Daily Archives: 2008-10-20

Using Ruby for command line web lookups

Common Problem

You frequently have to look up customer information on the company website.  Firing up a web browser takes time and invites you to start dawdling away on facebook and such.  If only anyone in the company had bothered to write a decent webservice or command line utility to look up customer information.

Find the right url

The first step is to dig into the company website and find out what happens when you click search.  You are looking for an element in there of type “form”.  A form is what gets submitted when you click search.  It will submit information to a page, and that page is the “action” attribute of the form element.  Then you need to find the inputs to that form.  Look for elements of type “input”.  These guys are the information you are sending to the action page.  Once you have the “action” and the “input” names, you can come up with a URL that represents this lookup.  It’s dead easy and it always follows the same pattern.

If you have a form like this:


<form action="/admin/clientsearch.asp" method="post">
<table border="0" align="center">
<tbody>
<tr>
<th class="QueryHeader">Search Options</th>
</tr>
<tr>
<td align="center">
<table border="0">
<tbody>
<tr>
<td><strong>Search For:</strong>

<input name="SEARCHPARAM" size="15" type="text" /></td>
</tr>
</tbody></table>
</td>
</tr>
<tr>
<td></td>
</tr>
<tr>
<td align="center"><input type="submit" value="Search" /><input type="reset" value="Reset" /></td>
</tr>
</tbody></table>
</form>

You can see the “action” is”/admin/clientsearch.asp” and that the input is named “SEARCHPARAM”.  From this we know that the URL is going to be “http://www.example.com/admin/clientsearch.asp?SEARCHPARAM=”.  That’s how simple it is.

Automate the lookup using Ruby

If this is a task you have to do often, try using Ruby to automate it.  Ruby has a utility for doing repetitive tasks called Rake or Sake and a utility for parsing web pages called Hpricot.  Install them like so:


gem install rake hpricot sake

Now we write up a file called “Rakefile.rb” and put in a rake task

desc "sets up the following tasks"
task :setup do
require 'open-uri'
require 'hpricot'
end

desc "lookup a client"
task :clients, :client_name do |t, args|
doc = Hpricot(open("http://www.example.com/admin/clientsearch.asp?SEARCHPARAM=#{args.client_name}", :http_basic_authentication => ['username', 'password']))
puts doc.search("//center[2]/table")[0].to_plain_text
end
task :clients => :setup #put in here bc named args seem to conflict with dependencies.

Most of what’s going on there is happening on line 9. We are opening a url, then passing it to our parser.
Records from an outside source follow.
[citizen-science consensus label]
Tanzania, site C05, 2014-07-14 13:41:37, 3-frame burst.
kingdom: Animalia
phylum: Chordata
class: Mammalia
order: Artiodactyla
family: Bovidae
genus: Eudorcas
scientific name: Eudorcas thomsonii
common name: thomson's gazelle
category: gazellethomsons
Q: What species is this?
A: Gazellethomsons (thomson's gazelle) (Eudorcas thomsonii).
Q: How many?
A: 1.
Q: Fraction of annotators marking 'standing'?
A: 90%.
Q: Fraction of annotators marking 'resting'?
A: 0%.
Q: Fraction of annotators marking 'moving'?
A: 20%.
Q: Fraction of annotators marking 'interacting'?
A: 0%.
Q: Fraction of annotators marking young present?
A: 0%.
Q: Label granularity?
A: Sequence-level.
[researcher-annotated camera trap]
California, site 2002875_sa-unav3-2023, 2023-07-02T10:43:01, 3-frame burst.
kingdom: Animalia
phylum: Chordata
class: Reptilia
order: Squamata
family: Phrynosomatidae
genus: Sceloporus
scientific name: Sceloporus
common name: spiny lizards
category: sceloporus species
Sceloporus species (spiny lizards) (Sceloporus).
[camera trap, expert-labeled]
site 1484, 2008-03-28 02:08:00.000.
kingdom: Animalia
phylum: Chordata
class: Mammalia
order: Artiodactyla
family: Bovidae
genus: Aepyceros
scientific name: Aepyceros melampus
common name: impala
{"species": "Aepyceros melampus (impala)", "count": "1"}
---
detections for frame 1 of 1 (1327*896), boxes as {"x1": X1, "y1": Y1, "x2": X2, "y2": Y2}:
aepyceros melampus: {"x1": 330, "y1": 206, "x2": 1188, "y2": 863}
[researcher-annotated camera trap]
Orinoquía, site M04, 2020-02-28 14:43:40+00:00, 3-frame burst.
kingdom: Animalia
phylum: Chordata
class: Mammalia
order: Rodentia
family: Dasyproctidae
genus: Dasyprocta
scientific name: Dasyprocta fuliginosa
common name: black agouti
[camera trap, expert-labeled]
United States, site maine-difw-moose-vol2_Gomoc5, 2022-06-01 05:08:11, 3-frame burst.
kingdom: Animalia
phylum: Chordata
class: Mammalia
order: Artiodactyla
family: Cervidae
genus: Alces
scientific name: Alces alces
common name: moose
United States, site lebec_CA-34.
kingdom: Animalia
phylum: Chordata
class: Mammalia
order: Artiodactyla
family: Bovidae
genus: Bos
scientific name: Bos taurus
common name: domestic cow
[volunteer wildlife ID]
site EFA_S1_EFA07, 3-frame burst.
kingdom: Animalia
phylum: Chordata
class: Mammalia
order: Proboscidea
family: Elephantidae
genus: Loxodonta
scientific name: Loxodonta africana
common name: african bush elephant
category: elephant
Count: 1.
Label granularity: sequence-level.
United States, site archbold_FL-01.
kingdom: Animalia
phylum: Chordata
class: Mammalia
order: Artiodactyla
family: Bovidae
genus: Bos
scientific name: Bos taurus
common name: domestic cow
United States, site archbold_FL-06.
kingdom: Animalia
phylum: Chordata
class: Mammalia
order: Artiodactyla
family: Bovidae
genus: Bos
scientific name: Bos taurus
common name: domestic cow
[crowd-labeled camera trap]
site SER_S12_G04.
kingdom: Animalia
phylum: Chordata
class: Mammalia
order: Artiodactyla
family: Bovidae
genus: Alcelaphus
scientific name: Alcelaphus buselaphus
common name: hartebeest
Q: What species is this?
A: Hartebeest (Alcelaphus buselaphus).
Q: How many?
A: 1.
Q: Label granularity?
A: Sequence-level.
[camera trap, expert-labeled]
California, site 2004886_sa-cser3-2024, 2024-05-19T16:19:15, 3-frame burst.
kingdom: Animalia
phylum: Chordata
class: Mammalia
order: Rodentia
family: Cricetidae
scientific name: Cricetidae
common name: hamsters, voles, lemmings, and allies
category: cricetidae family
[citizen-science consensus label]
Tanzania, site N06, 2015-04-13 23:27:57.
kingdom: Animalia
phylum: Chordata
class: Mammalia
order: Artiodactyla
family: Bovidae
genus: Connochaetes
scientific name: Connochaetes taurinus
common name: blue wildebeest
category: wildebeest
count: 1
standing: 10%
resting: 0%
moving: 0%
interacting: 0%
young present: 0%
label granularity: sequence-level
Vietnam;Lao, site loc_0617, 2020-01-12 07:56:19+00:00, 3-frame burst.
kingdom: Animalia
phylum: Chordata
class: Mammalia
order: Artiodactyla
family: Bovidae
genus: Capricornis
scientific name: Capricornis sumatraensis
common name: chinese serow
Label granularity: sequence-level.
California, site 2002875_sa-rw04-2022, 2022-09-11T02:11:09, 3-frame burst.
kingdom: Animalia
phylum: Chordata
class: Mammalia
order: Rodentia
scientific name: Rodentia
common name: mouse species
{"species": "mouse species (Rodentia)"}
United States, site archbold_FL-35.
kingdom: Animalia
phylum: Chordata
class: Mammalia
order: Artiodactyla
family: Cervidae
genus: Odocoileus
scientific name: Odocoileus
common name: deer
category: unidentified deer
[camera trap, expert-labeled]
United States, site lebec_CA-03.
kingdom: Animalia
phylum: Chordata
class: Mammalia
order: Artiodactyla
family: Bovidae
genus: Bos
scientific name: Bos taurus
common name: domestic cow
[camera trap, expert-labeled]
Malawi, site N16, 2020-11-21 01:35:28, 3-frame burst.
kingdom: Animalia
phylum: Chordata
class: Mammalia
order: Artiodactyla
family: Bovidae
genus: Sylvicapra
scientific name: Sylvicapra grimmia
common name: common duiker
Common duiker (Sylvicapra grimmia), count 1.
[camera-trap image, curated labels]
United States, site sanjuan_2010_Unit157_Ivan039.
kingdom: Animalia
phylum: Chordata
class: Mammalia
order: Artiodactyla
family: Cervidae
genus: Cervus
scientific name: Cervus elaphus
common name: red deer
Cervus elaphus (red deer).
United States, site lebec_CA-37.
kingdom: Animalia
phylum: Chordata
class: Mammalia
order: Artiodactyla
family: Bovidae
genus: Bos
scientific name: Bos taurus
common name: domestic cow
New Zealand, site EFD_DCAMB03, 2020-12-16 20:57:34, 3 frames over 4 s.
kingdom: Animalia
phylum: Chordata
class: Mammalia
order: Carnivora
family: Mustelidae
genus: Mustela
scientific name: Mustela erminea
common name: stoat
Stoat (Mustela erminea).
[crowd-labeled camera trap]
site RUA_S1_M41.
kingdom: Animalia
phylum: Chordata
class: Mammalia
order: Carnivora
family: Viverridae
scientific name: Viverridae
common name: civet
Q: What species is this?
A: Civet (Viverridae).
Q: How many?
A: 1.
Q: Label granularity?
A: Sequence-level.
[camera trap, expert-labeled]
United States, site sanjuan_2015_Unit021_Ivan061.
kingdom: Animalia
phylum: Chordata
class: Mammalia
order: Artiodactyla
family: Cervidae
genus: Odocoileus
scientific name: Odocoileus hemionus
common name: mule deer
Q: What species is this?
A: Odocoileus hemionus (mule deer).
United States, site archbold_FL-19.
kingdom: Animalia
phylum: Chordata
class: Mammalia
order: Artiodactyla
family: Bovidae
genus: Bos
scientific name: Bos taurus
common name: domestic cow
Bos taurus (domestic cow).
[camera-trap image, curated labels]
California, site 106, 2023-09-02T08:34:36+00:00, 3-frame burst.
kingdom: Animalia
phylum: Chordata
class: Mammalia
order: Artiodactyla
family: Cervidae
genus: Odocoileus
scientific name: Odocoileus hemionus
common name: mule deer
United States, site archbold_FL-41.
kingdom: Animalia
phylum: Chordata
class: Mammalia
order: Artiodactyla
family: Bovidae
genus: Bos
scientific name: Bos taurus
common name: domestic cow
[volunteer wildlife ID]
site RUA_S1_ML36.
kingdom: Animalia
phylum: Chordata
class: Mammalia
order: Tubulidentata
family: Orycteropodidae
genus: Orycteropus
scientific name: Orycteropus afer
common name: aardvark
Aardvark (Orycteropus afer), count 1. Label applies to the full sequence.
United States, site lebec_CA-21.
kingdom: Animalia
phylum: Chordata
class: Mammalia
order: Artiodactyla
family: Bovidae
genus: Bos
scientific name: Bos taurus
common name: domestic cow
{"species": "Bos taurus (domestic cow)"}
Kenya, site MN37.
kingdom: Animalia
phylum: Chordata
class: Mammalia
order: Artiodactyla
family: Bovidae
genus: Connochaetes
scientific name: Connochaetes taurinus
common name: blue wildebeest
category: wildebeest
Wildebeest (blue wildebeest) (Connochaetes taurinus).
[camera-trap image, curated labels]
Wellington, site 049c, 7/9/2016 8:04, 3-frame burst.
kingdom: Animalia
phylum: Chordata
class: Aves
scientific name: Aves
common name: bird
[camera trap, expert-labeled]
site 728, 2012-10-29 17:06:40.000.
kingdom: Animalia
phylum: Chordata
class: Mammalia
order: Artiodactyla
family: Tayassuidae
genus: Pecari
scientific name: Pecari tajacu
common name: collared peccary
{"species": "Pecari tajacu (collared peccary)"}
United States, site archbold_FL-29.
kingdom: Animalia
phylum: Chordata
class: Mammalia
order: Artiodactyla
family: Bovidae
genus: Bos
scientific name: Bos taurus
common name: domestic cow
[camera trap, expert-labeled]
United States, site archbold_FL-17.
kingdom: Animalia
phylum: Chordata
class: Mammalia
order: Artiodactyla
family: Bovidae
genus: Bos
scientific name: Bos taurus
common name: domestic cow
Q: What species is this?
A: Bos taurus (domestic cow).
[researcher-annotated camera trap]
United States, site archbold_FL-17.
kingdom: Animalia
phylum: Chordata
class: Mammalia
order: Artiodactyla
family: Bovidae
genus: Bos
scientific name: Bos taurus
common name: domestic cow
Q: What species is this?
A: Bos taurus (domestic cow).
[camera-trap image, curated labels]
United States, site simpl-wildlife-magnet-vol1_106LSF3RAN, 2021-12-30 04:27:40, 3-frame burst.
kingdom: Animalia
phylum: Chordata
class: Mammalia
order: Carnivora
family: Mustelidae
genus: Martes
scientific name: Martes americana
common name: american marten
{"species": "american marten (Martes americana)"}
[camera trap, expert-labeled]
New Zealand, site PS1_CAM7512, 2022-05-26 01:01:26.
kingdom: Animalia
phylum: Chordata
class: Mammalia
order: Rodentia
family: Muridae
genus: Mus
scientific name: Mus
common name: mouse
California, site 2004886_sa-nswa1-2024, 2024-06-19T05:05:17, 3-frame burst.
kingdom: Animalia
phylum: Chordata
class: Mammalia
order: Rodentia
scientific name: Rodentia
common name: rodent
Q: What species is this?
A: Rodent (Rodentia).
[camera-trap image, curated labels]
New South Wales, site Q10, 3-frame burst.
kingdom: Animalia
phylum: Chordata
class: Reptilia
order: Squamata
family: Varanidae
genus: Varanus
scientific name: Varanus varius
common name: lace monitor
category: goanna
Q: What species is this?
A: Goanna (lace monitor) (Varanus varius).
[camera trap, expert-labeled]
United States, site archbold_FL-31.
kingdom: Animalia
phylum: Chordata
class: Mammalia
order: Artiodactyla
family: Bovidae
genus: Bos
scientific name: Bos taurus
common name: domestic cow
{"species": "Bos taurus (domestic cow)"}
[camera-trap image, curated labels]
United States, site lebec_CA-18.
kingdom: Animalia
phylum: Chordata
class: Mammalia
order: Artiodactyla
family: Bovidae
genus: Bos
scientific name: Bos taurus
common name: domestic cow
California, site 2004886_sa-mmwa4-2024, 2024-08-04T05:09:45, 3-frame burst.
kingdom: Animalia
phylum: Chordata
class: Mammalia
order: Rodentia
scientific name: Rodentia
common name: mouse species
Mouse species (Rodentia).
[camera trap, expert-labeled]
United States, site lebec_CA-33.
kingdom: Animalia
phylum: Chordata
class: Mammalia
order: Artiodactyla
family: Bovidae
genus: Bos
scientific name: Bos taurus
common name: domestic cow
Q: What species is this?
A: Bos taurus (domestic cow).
If you don’t have a username and password for this website, you can remove the whole “http_basic_authentication” argument to open.

Where is my data

In line 10 you’ll see a little handy XPath going on to narrow down the document to what we care about. If you aren’t so hot with XPath, there is an easy way to find it out. In Firefox, install an extension called Firebug. Do a search on your webpage, then activate firebug by clicking the bug icon in your statusbar. Click inspect in Firebug and then click where your data is. Firebug will display a bunch of elements on the top. Move your mouse along them and you’ll find one element that highlights your data in blue. Right click on this and “Copy XPath”. That’s what you will put in “doc.search()”.

Using it

From the commandline type rake clients[myclient] and ruby will do the lookup and return the information you care about.  That will only work if you are in the same directory as your rakefile.rb.  We can install these tasks into sake by typing sake -i rakefile.rb. This makes these tasks system wide, so you can call sake clients[myclient].

A couple of caveats

  1. You may have to do a little tweaking to get open-uri to play nice with expired https certificates. Shouldn’t be a problem for most folks.
  2. The world of screen-scraping as it is called, doesn’t end there. If you need more advanced techniques for screen scraping a page, behold the power of the internet.